Cronache

La rabbia anti rom non si calma a parole

Due recenti episodi ripropongono il non risolto e sempre turbolento problema della convivenza con i nomadi ormai stabilmente stanziali dalle nostre parti

La rabbia anti rom non si calma a parole

Due recenti episodi ripropongono il non risolto e sempre turbolento problema della convivenza con i nomadi ormai stabilmente stanziali dalle nostre parti.
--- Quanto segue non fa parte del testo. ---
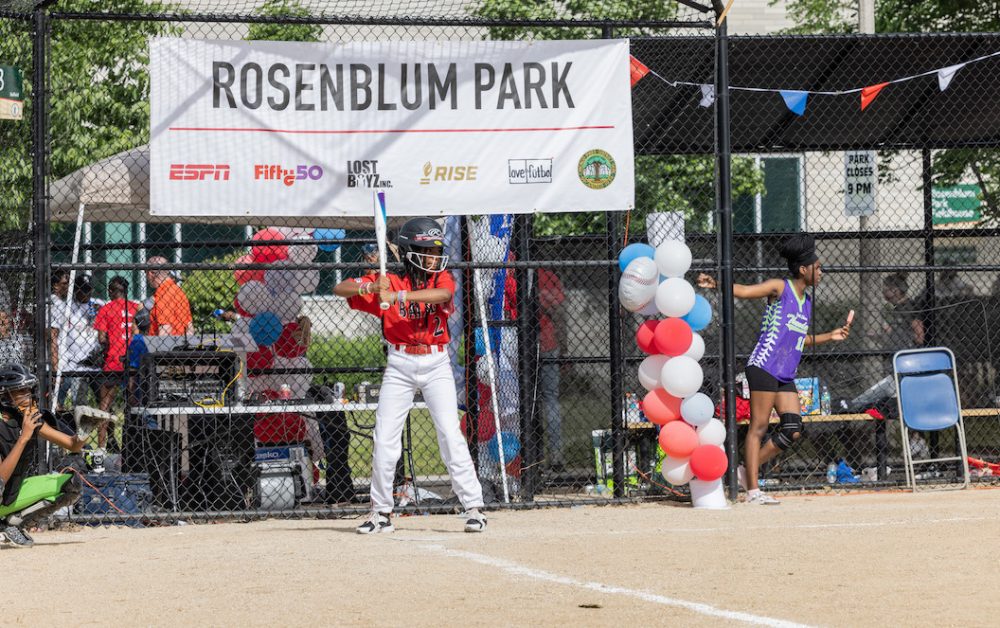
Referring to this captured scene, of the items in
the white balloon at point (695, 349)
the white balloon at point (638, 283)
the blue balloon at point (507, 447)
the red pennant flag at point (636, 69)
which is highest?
the red pennant flag at point (636, 69)

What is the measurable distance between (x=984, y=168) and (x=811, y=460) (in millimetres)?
4945

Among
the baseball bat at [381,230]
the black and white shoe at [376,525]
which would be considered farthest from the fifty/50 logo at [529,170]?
the black and white shoe at [376,525]

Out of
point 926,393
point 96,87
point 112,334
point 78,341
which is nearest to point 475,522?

I Rom, come vuole la correttezza politica, ma che seguiterò a chiamare zingari, parola antica e nobile – bastino, a fugar dubbi, le derivazioni romantiche di tzigano o gitano - che non vedo come possa offendere.

Qualche giorno fa, a seguito delle proteste di utenti esasperati per i frequenti episodi di inciviltà e microcriminalità che si verificavano sugli autobus della linea 69 –detti popolarmente i «bus dei rom» perché conducono da Torino verso Bòrgaro, sede stabile di campi nomadi – il Comitato provinciale per l'ordine e la sicurezza ha ripristinato, su quei mezzi pubblici, la figura del bigliettaio e disposto l'installazione di telecamere di controllo, la presenza a bordo di vigili e delle forze dell'ordine alle fermate (e questo per impedire l'imbarco di passeggeri che non usano, per loro cultura, comprare il biglietto).

Ieri, una quarantina di mamme di Monserrato, in quel di Cagliari, hanno manifestato contro l'iniziativa del sindaco il quale, nel quadro del Percorso per l'inserimento sociale, ha chiesto e ottenuto che nella locale scuola elementare due zingare del vicino campo nomadi vi lavorassero in qualità di bidelle. La maggioranza delle mamme non ha indicato le ragioni del rifiuto: non le vogliono e basta. Una parte di loro, «riproponendo i peggiori stereotipi razzisti», come ha voluto precisare il sindaco, è stata invece categorica: «Perché sono sporche, puzzano, fanno paura ai bambini e si vestono in modo strano con quelle gonne lunghe...».

Seppur costosa -– bigliettai, telecamere, agenti in servizio: altri soldi, altre tasse -– la risoluzione presa a Torino è coerente con i principi (non demagogici) dell'integrazione. Gli zingari avranno la loro bella cultura, come sempre ci ricorda Laura Boldrini, Ma se è in contrasto con le nostre regole del vivere civile e le norme che vietano il borseggio e l'uso dei mezzi pubblici a sbafo, sono gli acculturati a doversi adattare. Con le buone o, semmai servisse, con le cattive. Difficile, al contrario, ammettere che l'iniziativa presa a Monserrato risponda ai criteri della integrazione che non sia quella demagogica e a senso unico.

Che «inserimento sociale» può esserci in una scuola e per di più riservata ai piccoli ostentando la propria diversità/estraneità non foss'altro, ma c'è dell'altro, che nel folklore dell'abbigliamento? C'è certo della xenofobia – non si parli di razzismo, per favore – nello stereotipo popolare dello zingaro, che è quel che sappiamo: ma tocca a loro, se davvero intendono integrarsi, il duro lavoro – culturale, questo sì - di contraddirlo.

Coi fatti, ovviamente: a parole son bravi tutti.